#### Document section
━━━━━━━━━━━━━━━━━━━━━━━━━━━━━━
Please do bear in mind that school fees are extremely high out here and since you have 2 children, you will need to budget approximately AED 50,000 - 60,000 annually for tuition fees alone. I am not sure about the cost of living in Sharjah. It used to be much cheaper than Dubai but things have changed lately. Also, Dubai is the more popular emirate in terms of things to do for the entire family. Sharjah has very strict rules that must be followed.

Hope this helps. Good luck with whatever you choose to do.


----------



## Saint Ari

I would stay in Dubai rather than Sharjah ... also, Pam does raise a point re: pay ... 

PM me ... perhaps I can provide some local insight ..


----------



## Mr Rossi

If he's not getting a monthly wage don't do it. Please remember the UAE is third world country with some shiney hotels and malls. As such business acumen and legal recourse is still very much rooted in the times of when Dubai was a sea port rife with piracy, slavery and the Bedouins protected their worldly goods by fighting to the death.
━━━━━━━━━━━━━━━━━━━━━━━━━━━━━━
#### Material provided

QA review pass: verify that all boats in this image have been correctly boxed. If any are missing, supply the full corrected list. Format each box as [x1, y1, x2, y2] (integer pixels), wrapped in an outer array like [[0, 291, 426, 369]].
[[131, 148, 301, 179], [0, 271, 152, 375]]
━━━━━━━━━━━━━━━━━━━━━━━━━━━━━━
From the forum thread on choosing between Dubai and Sharjah, reproduce word for word the passage that begins with the words containing "PM me ... perhaps" and ends with "to the death.".

#### Result of the task
PM me ... perhaps I can provide some local insight ..


----------



## Mr Rossi

If he's not getting a monthly wage don't do it. Please remember the UAE is third world country with some shiney hotels and malls. As such business acumen and legal recourse is still very much rooted in the times of when Dubai was a sea port rife with piracy, slavery and the Bedouins protected their worldly goods by fighting to the death.